> [Description of the task]:
Return the listing below unchanged, minus its pictures.

###

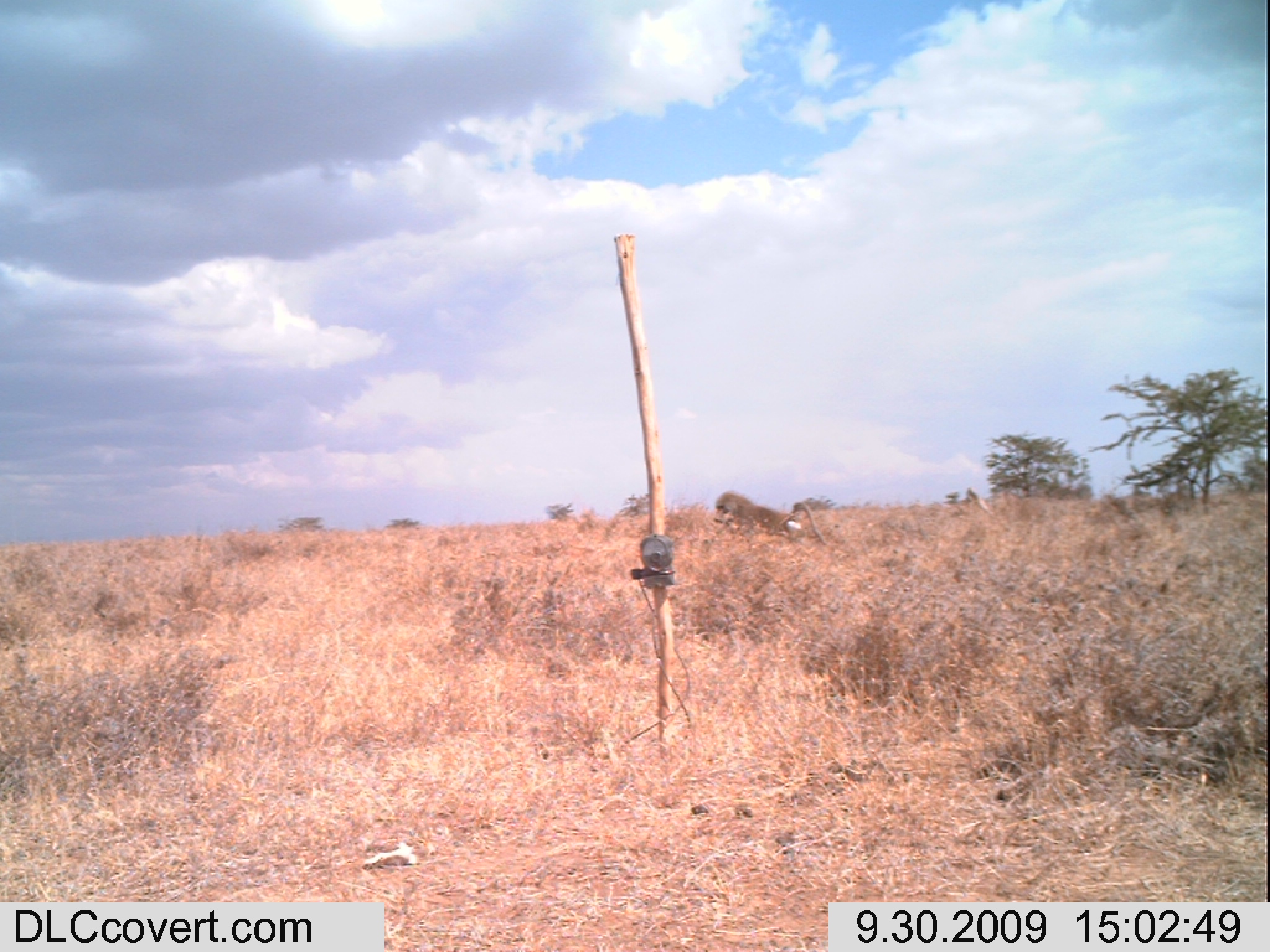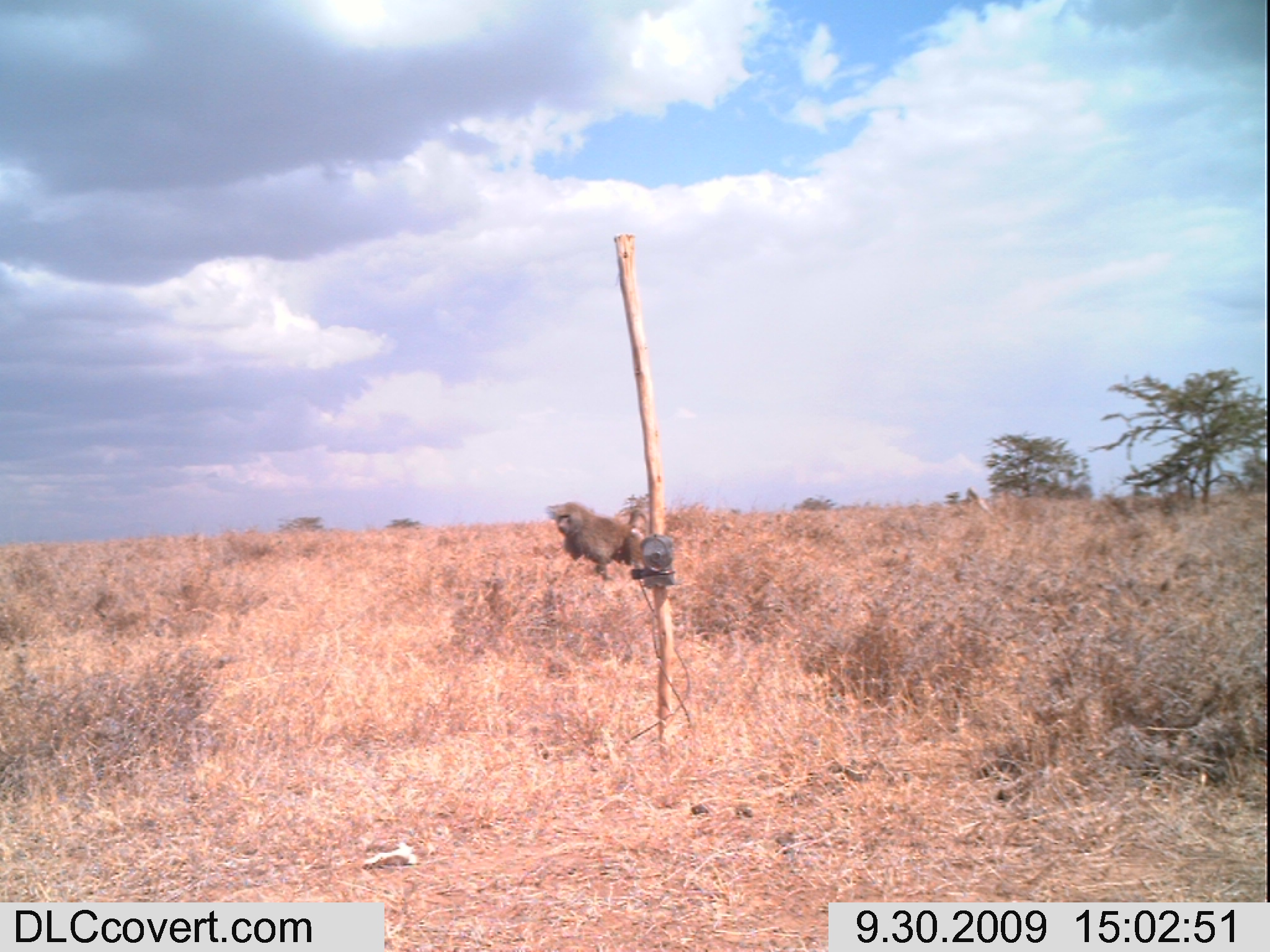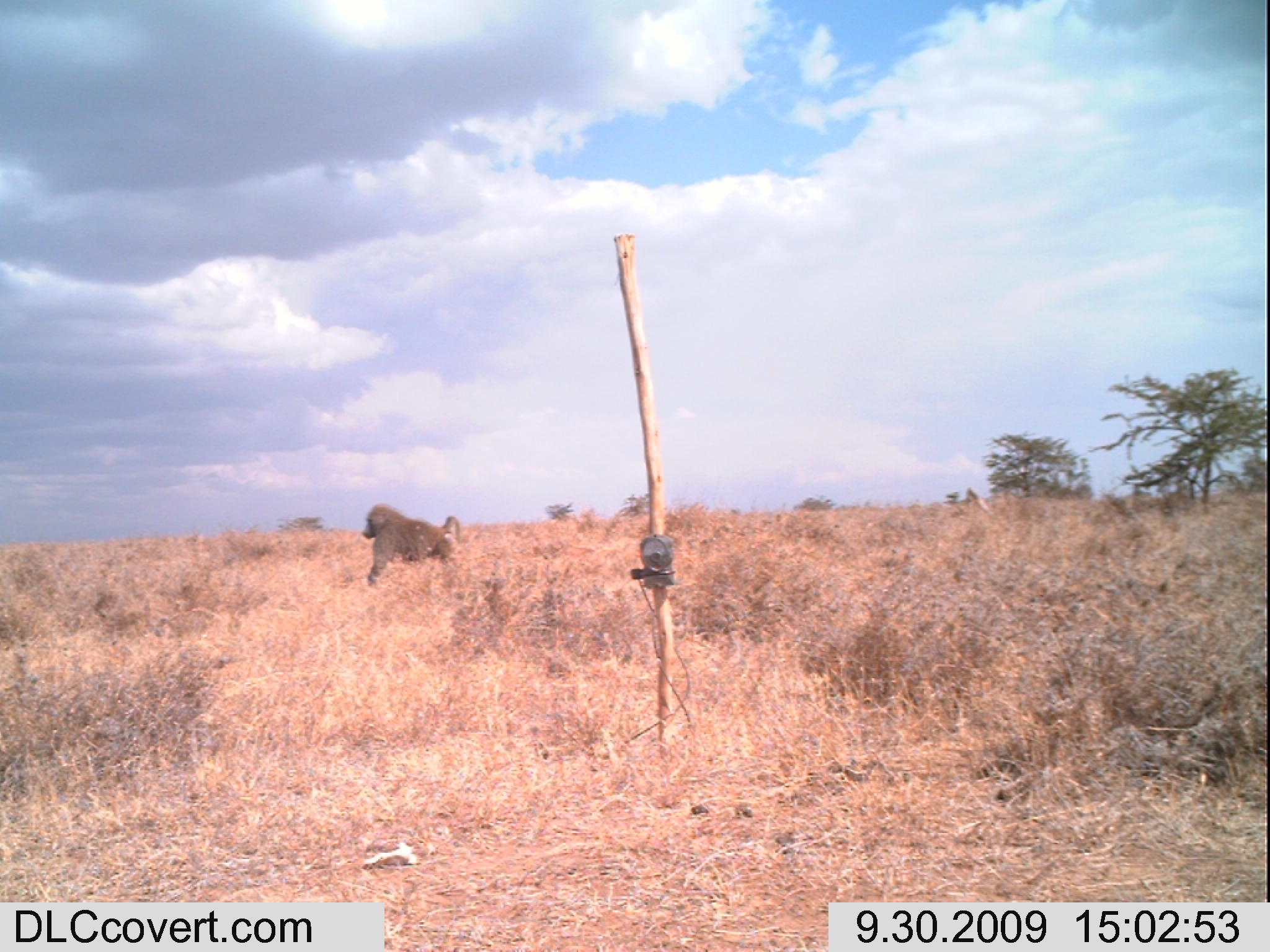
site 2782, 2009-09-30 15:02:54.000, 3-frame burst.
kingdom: Animalia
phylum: Chordata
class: Mammalia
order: Primates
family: Cercopithecidae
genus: Papio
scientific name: Papio anubis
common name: olive baboon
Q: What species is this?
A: Papio anubis (olive baboon).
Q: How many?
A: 1.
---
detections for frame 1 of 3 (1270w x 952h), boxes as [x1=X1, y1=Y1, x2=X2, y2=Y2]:
papio anubis: [x1=713, y1=490, x2=825, y2=546]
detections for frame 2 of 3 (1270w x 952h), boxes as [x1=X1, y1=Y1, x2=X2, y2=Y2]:
papio anubis: [x1=553, y1=500, x2=650, y2=581]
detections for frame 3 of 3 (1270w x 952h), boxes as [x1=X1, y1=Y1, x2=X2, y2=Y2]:
papio anubis: [x1=362, y1=503, x2=461, y2=586]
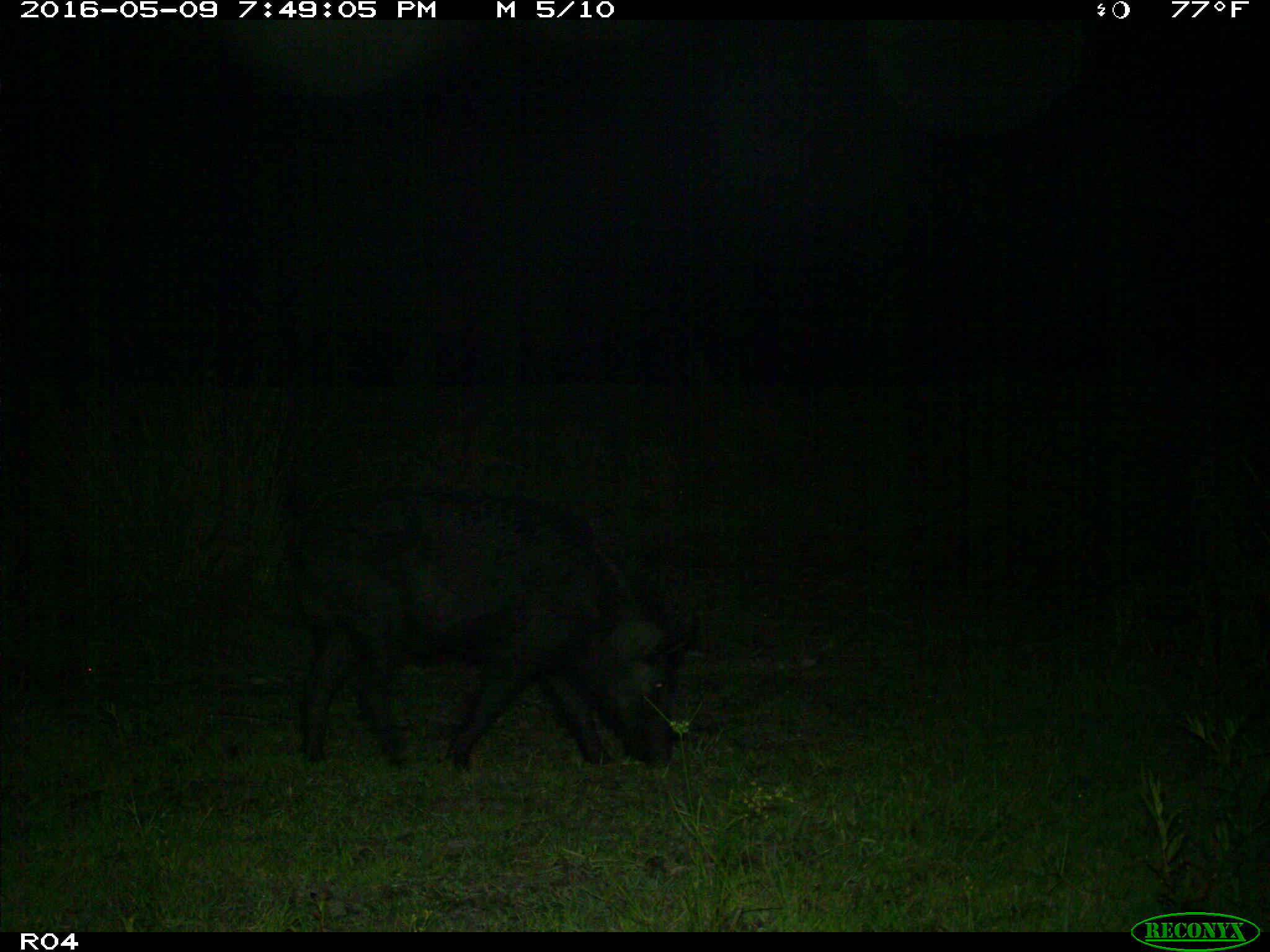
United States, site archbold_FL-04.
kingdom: Animalia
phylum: Chordata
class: Mammalia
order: Artiodactyla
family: Suidae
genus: Sus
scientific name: Sus scrofa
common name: wild boar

###

> [Response]:
site 2782, 2009-09-30 15:02:54.000, 3-frame burst.
kingdom: Animalia
phylum: Chordata
class: Mammalia
order: Primates
family: Cercopithecidae
genus: Papio
scientific name: Papio anubis
common name: olive baboon
Q: What species is this?
A: Papio anubis (olive baboon).
Q: How many?
A: 1.
---
detections for frame 1 of 3 (1270w x 952h), boxes as [x1=X1, y1=Y1, x2=X2, y2=Y2]:
papio anubis: [x1=713, y1=490, x2=825, y2=546]
detections for frame 2 of 3 (1270w x 952h), boxes as [x1=X1, y1=Y1, x2=X2, y2=Y2]:
papio anubis: [x1=553, y1=500, x2=650, y2=581]
detections for frame 3 of 3 (1270w x 952h), boxes as [x1=X1, y1=Y1, x2=X2, y2=Y2]:
papio anubis: [x1=362, y1=503, x2=461, y2=586]
United States, site archbold_FL-04.
kingdom: Animalia
phylum: Chordata
class: Mammalia
order: Artiodactyla
family: Suidae
genus: Sus
scientific name: Sus scrofa
common name: wild boar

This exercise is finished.